Побывав более чем полвека назад в США, В. Маяковский, как мы помним, с иронией прошёлся по хвалёной узкой специализации, когда американский рабочий, виртуозно изготовляя острие иголки, не подозревает о наличии у неё ушка. В наше время правильнее было бы говорить о диалектическом единстве специализации и всеобщей интеграции, требующем параллельного учёта самых разнородных факторов, далеко выходящих за рамки производства. Например, спроса и моды, конкурентоспособности и патентной чистоты, уровня инженерной и общей культуры и даже национальных традиций. Подчеркнём, что речь идёт отнюдь не о массовой подготовке инженеров-универсалов, этаких современных Сайрусов Смитов, умеющих всё. Имеется н виду как раз формирование нового мировоззрения инженера, основанного на глубоком понимании роли человека-творца в современном мире.
Тем не менее учебные программы ВТУЗов, несмотря на определённую дань времени, всё ещё несут на себе отпечаток кусочного инженерного мышления. Каждый предмет – это свой замкнутый самостоятельный мир, в котором властвует свой хозяин – учитель и преподаватель. Переходя из аудитории в аудиторию, где читают разные, плохо связанные между собой дисциплины, будущий инженер по-прежнему не получает в итоге цельного представления об основных принципах, методах и подходах, типичных для современной инженерии вообще. Как же его сформировать?
Физика и сегодня основа инженерной подготовки. Разница, пожалуй, лишь в том, что рамки прикладной физики охватили сейчас практически всё, даже самые абстрактные области этой науки, включая, скажем, теорию элементарных частиц. Любой инженер-механик знает, например, какую огромную роль в машиностроении занимают проблемы трения и изнашивания. Между тем только в течение последнего десятка-двух лет стало ясно, что интенсивность этих процессов, портящих порою огромные детали и уносящих ежегодно только в нашей стране десятки миллиардов рублей, определяется микроскопическими явлениями, возникающими в поверхностных слоях, толщина которых в отдельных случаях приближается к размерам молекул и атомов! Но вот что удивительно: неплохо разбираясь в узких разделах физики, прямо связанных с выполняемой работой, инженер часто путается в самих основах этой науки, проходимых ещё в школе.

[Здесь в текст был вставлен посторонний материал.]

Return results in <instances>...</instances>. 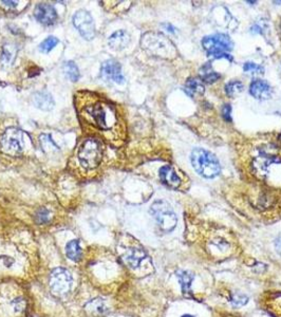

Американские психологи придумали такой тест для студентов колледжа с техническим уклоном. Человек несёт на плече тяжёлый шар и роняет его на ходу. Спрашивается: по какой траектории упадёт шар? Ответ будущих инженеров превзошёл все ожидания. Большинство из них заявили, что шар упадёт вертикально... То есть в точном соответствии с представлениями, считавшимися очевидными с древнейших времён, пережившими средневековье и опровергнутыми четыре века назад Декартом и Галилеем. Я, признаться, не поверил и решил задать этот же вопрос собственной дочери, восьмикласснице с твёрдой четвёркой по физике. «Вертикально вниз», был уверенный ответ. На моё хмурое возражение: «Да нет, но параболе»,– последовало недоумение: «Пап, а он что, горбатый, что ли?»
Мне представляется, что типичное для средней школы и ВТУЗов беглое изложение основных физических законов с последующим перенесением главного акцента на задачи – крупный педагогический просчёт. Ведь те же законы классической механики Ньютона только видимо просты. Не следует забывать, что за ними тысячелетний опыт человеческой практики, которая... сплошь и рядом опровергает эти законы! В самом деле, видел ли кто-нибудь, например, что раз приведённые в движение тела, будь то автомобиль, тележка или просто брошенный мяч, после этого двигаются все время сами собой, без затраты энергии? Скажут, что в законе есть оговорка: до тех пор, пока внешние силы и т. д. Но ведь эти внешние силы действуют немедленно. Спрашивается: когда же проявляется действие самого закона? Гениальные абстракции основоположников классической механики требуют глубокого осмысления и усвоения – раз и на всю жизнь. Вместо этого школа, в том числе и высшая, нередко даёт всего лишь суррогат – простое запоминание исходной формулы. И здесь уместно упомянуть ещё об одном сомнительном педагогическом приёме, к сожалению, весьма распространённом.
Ещё два с половиной тысячелетия назад великий древнегреческий философ Платон высказал идею о том, что каждому реальному физическому, как мы теперь говорим, явлению соответствует сто идеальная копия, которую он назвал парадигмой. Платон был философ-идеалист. То есть он считал, что подобные парадигмы и есть основа всего сущего, реальные же явления всего лишь их материальные, а потому весьма несовершенные копии.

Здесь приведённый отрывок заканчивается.